# Baptismal Certificate Questions



## Christusregnat (Jun 16, 2010)

Howdy y'all,

I have a few questions for those knowledgeable concerning the use of baptismal certificates; specifically, the historic practice and legal usage in Christendom:

1. If a baptism is performed at a church plant, is the overseeing session the mother church? In other words, does the baptism get recorded in the minutes of the mother church rather than the church plant?

2. Is it a universal custom for the church overseeing the baptism to retain an original copy of the baptismal certificate, and issue a copy to the parents?

3. What is the relationship between a baptismal record (or a ledger of baptisms performed) and the original baptismal certificate? For example, if the church keeps a ledger of baptisms performed, is it necessary for it to retain an original certificate?

4. What information is required to be on the baptismal certificate for it to be a valid form of identifying a particular person?

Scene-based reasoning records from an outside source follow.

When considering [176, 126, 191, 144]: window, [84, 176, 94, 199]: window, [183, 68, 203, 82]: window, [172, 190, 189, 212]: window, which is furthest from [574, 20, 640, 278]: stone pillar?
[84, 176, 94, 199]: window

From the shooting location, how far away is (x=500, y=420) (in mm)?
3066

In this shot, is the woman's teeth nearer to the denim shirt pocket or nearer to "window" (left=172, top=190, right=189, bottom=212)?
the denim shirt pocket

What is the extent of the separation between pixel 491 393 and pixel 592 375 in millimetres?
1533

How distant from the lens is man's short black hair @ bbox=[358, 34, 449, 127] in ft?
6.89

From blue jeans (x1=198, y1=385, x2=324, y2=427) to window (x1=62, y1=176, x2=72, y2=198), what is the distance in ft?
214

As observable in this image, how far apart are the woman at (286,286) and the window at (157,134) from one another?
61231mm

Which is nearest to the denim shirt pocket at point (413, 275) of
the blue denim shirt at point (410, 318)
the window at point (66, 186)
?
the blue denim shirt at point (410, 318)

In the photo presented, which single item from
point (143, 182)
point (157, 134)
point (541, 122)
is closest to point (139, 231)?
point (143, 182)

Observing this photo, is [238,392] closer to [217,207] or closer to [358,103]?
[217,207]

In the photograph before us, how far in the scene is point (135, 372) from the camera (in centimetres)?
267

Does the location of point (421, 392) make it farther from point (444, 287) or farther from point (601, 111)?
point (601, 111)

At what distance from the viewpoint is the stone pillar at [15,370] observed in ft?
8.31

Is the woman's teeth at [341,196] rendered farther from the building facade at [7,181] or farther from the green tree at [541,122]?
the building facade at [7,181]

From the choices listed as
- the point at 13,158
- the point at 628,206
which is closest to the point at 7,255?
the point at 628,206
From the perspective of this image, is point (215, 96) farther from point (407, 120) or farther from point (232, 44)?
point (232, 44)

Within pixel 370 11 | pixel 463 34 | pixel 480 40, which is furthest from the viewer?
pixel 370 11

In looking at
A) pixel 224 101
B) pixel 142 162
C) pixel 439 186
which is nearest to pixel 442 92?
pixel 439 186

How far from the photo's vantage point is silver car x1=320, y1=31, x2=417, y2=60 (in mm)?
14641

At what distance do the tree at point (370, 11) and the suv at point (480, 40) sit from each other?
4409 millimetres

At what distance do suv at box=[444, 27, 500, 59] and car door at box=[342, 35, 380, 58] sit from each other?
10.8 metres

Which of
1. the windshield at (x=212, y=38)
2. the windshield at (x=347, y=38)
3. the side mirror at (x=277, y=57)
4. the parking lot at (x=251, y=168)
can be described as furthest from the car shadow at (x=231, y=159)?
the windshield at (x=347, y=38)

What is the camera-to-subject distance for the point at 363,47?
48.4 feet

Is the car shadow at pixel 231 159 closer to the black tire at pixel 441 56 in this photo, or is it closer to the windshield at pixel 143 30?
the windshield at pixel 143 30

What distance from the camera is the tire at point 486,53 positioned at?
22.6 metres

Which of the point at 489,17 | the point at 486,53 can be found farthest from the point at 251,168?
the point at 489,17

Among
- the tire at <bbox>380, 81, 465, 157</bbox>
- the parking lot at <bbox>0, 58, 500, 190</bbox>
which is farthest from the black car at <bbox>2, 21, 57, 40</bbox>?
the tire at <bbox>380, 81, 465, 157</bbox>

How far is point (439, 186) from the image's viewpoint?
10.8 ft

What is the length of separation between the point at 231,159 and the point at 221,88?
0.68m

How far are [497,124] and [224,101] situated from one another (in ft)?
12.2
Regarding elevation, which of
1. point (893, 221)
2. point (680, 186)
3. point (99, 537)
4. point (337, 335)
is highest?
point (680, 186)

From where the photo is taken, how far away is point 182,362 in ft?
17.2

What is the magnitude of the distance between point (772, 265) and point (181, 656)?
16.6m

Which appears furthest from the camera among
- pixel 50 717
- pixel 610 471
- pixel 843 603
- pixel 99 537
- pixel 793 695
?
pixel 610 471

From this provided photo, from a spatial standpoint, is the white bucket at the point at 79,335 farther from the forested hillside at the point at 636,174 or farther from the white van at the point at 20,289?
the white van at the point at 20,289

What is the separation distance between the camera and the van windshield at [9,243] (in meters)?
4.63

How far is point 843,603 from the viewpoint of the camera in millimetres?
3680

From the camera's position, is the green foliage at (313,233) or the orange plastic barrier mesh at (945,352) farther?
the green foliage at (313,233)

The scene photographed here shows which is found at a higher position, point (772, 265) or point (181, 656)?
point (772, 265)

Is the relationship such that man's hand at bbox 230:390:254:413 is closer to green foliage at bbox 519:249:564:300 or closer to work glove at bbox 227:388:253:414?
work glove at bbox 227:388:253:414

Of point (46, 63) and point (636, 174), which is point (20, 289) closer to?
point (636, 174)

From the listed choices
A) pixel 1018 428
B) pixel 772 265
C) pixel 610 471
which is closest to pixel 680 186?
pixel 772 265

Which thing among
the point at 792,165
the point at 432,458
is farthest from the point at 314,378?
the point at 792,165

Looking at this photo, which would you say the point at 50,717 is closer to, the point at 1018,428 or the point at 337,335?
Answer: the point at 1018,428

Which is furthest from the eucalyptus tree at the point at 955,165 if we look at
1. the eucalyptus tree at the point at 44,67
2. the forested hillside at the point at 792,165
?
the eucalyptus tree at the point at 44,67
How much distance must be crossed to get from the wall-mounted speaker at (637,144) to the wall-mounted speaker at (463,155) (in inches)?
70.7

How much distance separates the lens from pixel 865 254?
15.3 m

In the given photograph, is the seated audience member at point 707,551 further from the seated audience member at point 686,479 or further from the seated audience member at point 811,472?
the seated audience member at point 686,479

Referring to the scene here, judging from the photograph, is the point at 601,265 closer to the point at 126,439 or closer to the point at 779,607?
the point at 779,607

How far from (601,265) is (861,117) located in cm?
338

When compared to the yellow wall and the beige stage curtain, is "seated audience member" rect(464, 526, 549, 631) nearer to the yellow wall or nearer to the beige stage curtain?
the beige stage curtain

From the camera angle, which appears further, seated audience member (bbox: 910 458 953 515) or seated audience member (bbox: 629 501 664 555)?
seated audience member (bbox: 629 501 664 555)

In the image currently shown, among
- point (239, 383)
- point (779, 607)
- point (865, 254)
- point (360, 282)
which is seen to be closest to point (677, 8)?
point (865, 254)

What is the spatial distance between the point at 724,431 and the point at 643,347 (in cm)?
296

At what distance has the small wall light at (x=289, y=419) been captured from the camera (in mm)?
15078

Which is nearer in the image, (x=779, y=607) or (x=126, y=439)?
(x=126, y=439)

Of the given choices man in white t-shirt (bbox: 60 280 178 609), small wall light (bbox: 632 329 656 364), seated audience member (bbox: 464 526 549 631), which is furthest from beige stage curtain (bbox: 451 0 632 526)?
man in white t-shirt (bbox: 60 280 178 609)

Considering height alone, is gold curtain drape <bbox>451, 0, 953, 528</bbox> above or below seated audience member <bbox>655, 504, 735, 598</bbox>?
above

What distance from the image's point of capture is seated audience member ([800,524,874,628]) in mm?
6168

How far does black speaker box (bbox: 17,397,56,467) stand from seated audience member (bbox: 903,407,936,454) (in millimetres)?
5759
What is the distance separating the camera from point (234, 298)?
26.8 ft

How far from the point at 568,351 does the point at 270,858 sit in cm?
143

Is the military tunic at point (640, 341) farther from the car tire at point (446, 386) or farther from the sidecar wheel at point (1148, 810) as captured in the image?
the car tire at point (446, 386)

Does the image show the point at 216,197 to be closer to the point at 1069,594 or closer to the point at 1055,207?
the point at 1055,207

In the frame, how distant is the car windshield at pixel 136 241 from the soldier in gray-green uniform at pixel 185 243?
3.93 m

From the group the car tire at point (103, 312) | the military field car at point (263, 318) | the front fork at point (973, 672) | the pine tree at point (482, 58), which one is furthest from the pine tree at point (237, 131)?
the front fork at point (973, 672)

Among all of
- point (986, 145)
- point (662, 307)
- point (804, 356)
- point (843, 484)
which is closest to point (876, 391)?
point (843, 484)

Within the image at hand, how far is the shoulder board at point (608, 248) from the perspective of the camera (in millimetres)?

P.S. This is not intended for debate, but merely a request for information from parties that may know about this.

Cheers,


----------



## Christusregnat (Jun 16, 2010)

Anyone? Class? Beuler?


----------



## Christusregnat (Jun 17, 2010)

bump (cricket chirping sound)


----------



## JOwen (Jun 17, 2010)

1. In the FRCNA the answer to this question is yes, the mother church handles all records kept until such a time as the plant becomes an established congregation with a functioning consistory. Then the records are transfered to the new church where the membership resides.
2. In our church the sheet that the baptismal certificate is printed on has a perforated bottom with all the pertinent information plus the signature of the minister and clerk. 
3. They both have the same power and function as an official record.
4. Legal birth name(s), first and last, date, place of baptism, and the signature of the minister who preformed the baptism.


----------